*Excerto selecionado*
Aterrei em Ancara na data prevista e senti-me sempre segura. A segurança, que nos aeroportos turcos já é habitualmente mais musculada do que nos nossos, tinha sido reforçada e até havia controlos com detectores de metais à entrada das estações de metro. Durante a minha estadia em Ancara, acabei por passar por acaso pelo local do atentado, onde estava um memorial em honra das vítimas e, mesmo aí, senti-me segura.
Reconheço que poderei parecer temerária, mas diria que o sou com moderação. Nesse sentido, antes de partir para Ancara, tentei perceber que cuidados deveria ter enquanto turista. O conselho principal era evitar aglomerações e manifestações.
Ora, este foi um conselho que não segui plenamente. O primeiro local que visitei em Ancara foi o imponente mausoléu de Atatürk, o fundador da Turquia moderna. Estava já eu dentro do recinto, a caminho do mausoléu propriamente dito, quando começo a ver autocarros e autocarros a despejar pessoas no centro do complexo. Todas a empunhar bandeiras da Turquia! Entrei em pânico! Estaria no meio de uma manifestação política? Se eu fosse terrorista, aquele seria um óptimo local para atacar.
Pensei dar meia-volta e fugir dali a sete pés. Mas prestei atenção a quem me rodeava: muitas crianças, adolescentes e idosos. E tentei perceber o contexto daquele ajuntamento. Após várias tentativas (a barreira linguística dificultou o processo), lá percebi que era habitual grupos escolares e de seniores visitarem o mausoléu. As bandeiras eram apenas reflexo do patriotismo e alegria dos visitantes e não se enquadravam em qualquer acto político ou manifestação. Respirei de alívio e continuei a visita.
Sei que tive sorte e que foi arriscado manter o plano de visitar a Turquia e, mais especificamente, Ancara, mas fiquei contente por ter conhecido esta cidade tão interessante e ter apoiado este povo tão gentil e acolhedor.
Assim, quando fui colocada perante o cenário de ser perigoso ou um desperdício de tempo e dinheiro visitar a Austrália no início do ano, recordei-me de que a vida em Ancara parecia seguir o seu curso normal. Nessa altura, se não tivesse tido conhecimento do atentado, nem me teria apercebido de que esse acto hediondo tinha sido cometido dias antes.

*Informação fornecida*
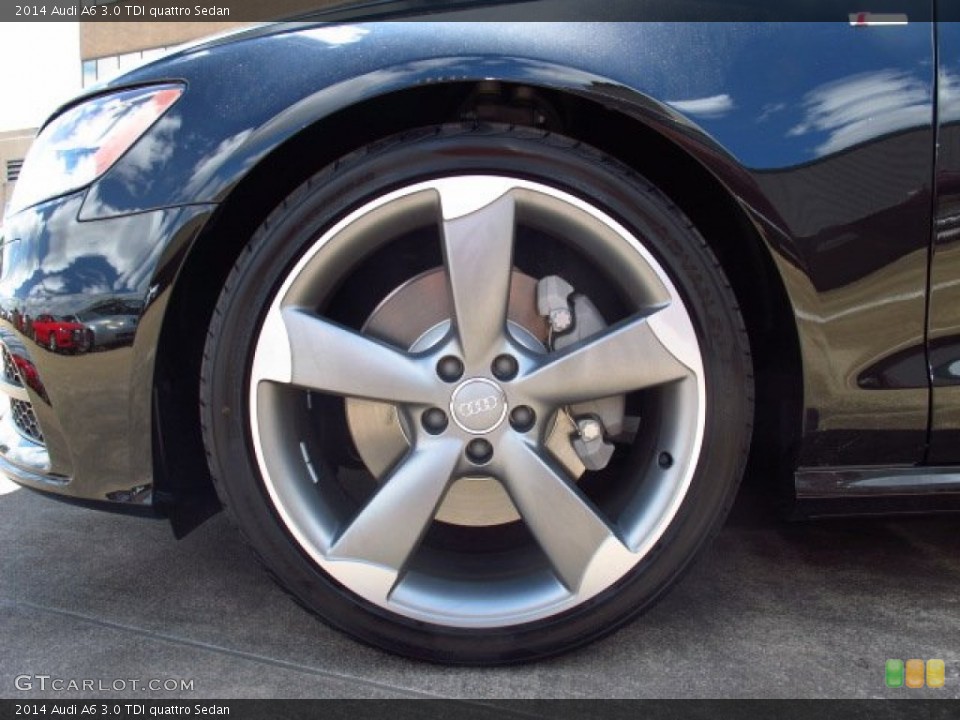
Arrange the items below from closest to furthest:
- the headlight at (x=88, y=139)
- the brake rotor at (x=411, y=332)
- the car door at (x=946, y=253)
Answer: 1. the car door at (x=946, y=253)
2. the headlight at (x=88, y=139)
3. the brake rotor at (x=411, y=332)

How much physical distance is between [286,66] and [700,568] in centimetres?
152

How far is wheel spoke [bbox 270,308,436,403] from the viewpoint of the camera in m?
1.50

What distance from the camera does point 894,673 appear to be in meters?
1.55

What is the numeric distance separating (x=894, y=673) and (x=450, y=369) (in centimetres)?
104

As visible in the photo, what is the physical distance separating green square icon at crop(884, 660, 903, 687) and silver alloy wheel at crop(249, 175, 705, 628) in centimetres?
51

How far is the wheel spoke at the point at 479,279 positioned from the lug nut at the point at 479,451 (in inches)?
6.4

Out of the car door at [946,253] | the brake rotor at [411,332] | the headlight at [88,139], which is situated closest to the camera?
the car door at [946,253]

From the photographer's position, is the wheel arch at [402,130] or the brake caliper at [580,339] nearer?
the wheel arch at [402,130]

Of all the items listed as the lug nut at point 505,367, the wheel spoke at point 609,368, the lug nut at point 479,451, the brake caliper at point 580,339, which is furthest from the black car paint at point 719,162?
the lug nut at point 479,451

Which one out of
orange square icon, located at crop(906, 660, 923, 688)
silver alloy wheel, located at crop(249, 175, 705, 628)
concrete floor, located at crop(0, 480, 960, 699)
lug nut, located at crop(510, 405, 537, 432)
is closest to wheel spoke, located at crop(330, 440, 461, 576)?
silver alloy wheel, located at crop(249, 175, 705, 628)

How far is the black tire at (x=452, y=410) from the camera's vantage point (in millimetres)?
1480

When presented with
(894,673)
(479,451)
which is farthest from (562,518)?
(894,673)

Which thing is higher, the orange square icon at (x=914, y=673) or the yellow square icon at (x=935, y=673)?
the yellow square icon at (x=935, y=673)

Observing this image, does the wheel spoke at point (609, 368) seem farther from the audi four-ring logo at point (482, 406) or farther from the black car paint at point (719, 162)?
the black car paint at point (719, 162)
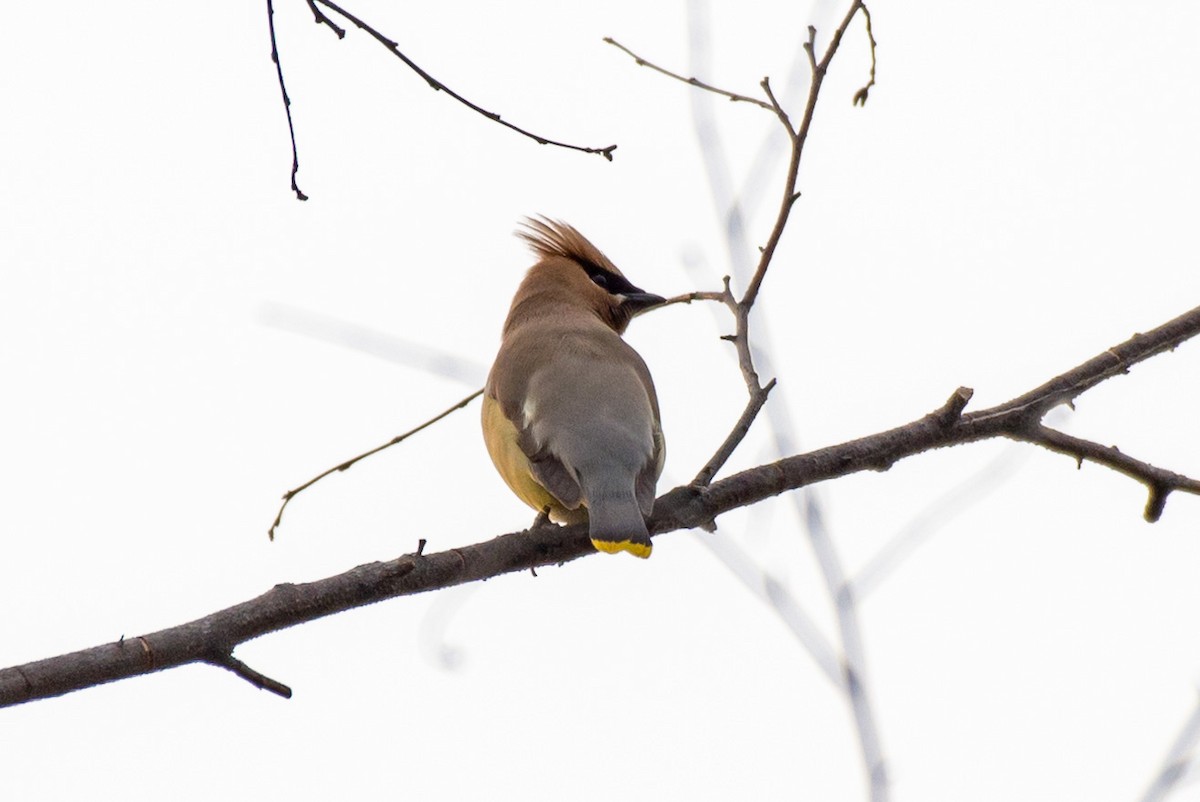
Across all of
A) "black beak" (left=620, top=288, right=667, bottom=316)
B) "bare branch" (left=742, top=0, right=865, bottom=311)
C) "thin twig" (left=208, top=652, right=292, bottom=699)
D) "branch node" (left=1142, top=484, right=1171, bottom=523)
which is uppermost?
"black beak" (left=620, top=288, right=667, bottom=316)

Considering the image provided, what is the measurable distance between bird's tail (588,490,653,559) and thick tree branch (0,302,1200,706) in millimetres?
59

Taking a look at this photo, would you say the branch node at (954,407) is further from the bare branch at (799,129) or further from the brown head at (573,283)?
the brown head at (573,283)

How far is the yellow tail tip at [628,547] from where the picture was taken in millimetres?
3562

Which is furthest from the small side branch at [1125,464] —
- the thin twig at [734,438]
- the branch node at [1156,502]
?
the thin twig at [734,438]

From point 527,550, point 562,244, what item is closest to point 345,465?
point 527,550

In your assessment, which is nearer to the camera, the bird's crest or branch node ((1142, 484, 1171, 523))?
branch node ((1142, 484, 1171, 523))

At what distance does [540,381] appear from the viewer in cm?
448

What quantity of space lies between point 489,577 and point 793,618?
0.90m

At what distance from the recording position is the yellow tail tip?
3.56 meters

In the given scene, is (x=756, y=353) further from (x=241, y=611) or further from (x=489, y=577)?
(x=241, y=611)

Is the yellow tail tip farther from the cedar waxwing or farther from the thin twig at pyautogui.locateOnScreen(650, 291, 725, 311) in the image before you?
Answer: the thin twig at pyautogui.locateOnScreen(650, 291, 725, 311)

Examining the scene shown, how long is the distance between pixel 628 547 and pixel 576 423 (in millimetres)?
710

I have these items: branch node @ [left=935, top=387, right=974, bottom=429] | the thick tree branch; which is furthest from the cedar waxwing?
branch node @ [left=935, top=387, right=974, bottom=429]

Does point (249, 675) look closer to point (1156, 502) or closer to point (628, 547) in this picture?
point (628, 547)
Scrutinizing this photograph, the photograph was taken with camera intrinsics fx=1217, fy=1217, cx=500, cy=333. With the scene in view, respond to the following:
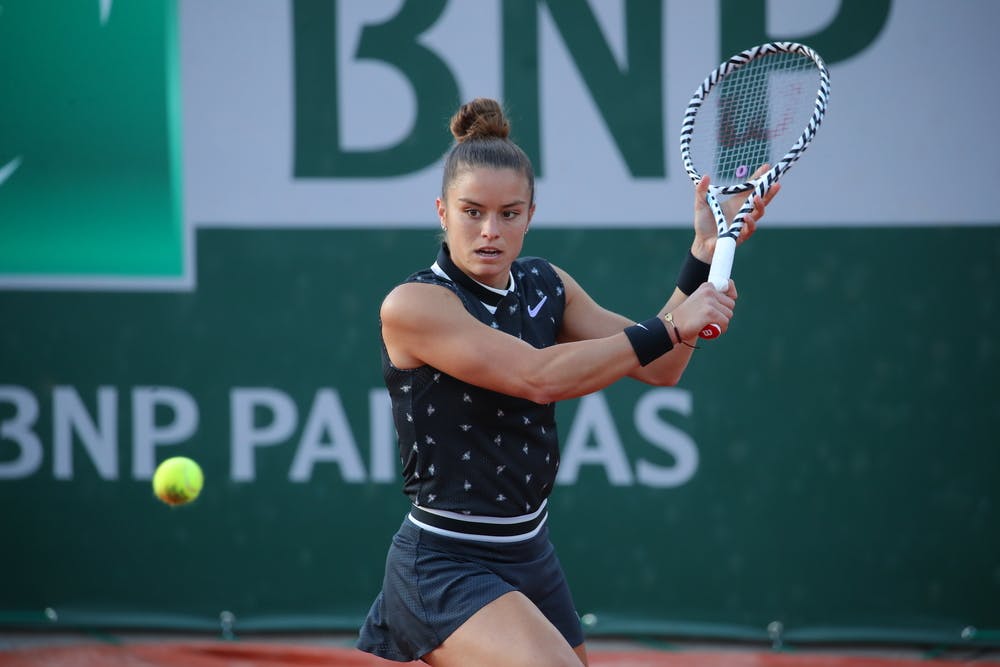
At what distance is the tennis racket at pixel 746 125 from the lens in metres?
2.66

*Instrução de trabalho 1*
Para cada afirmação abaixo, diga se está de acordo com o relato sobre Ancara, respondendo sim ou não e citando exatamente as palavras do relato que o decidem. (a) À entrada das estações de metro havia controlos com detectores de metais. (b) O primeiro local visitado em Ancara foi o memorial às vítimas do atentado. (c) As bandeiras empunhadas no mausoléu faziam parte de uma manifestação política.
*Instrução de trabalho 2*
Por favor, reproduza fielmente a parte do relato sobre Ancara que começa em "Pensei dar meia-volta" e vai até "continuei a visita.".
*Instrução de trabalho 3*
Escreva a parte seguinte do relato sobre Ancara, continuando depois da última frase apresentada.

*A sua resposta 1*
(a) Sim: "até havia controlos com detectores de metais à entrada das estações de metro".
(b) Não: "O primeiro local que visitei em Ancara foi o imponente mausoléu de Atatürk".
(c) Não: "não se enquadravam em qualquer acto político ou manifestação".

*A sua resposta 2*
Pensei dar meia-volta e fugir dali a sete pés. Mas prestei atenção a quem me rodeava: muitas crianças, adolescentes e idosos. E tentei perceber o contexto daquele ajuntamento. Após várias tentativas (a barreira linguística dificultou o processo), lá percebi que era habitual grupos escolares e de seniores visitarem o mausoléu. As bandeiras eram apenas reflexo do patriotismo e alegria dos visitantes e não se enquadravam em qualquer acto político ou manifestação. Respirei de alívio e continuei a visita.

*A sua resposta 3*
Sinto que, nos noticiários, há tendência para atribuir à totalidade do país uma situação de catástrofe ou insegurança que é, frequentemente, localizada.
Com isto, não pretendo desvalorizar o impacto do atentado em Ancara em Outubro de 2015 ou dos incêndios australianos do Verão de 2019/20, ambos eventos devastadores para todas as pessoas envolvidas.
Mas diria que se pode estabelecer um paralelo com a forma como foi noticiada no estrangeiro a tragédia dos incêndios de 2017 no nosso país, que pode ter criado a impressão de que a maioria do território estava em chamas. Ora, apesar do horror que todos sentimos, a generalidade da população continuou com as suas vidas.
O governo australiano, naquela que me parece ser a sua eficiência habitual, tinha já criado um site onde divulgava o nível de perturbação causado pelos incêndios nos vários pontos do país. Nas semanas seguintes à compra dos bilhetes de avião, fui vendo, com alívio, os vários semáforos tornarem-se verdes.
Durante a minha estadia, apenas notei o efeito dos incêndios por duas vezes.
A primeira foi aquando da excursão ao Pinnacles Desert, em Western Australia, durante a paragem no Yanchep National Park. O nosso guia chamou-nos a atenção para uma secção de mato queimada e, pelo que li, houve danos materiais na povoação. A segunda vez que vi terra queimada foi em Kangaroo Island, em South Australia. A última paragem do dia foi na lindíssima Vivonne Bay, onde a vegetação estava calcinada. Felizmente, em ambos os locais, já se viam ramos verdes a despontar entre as cinzas.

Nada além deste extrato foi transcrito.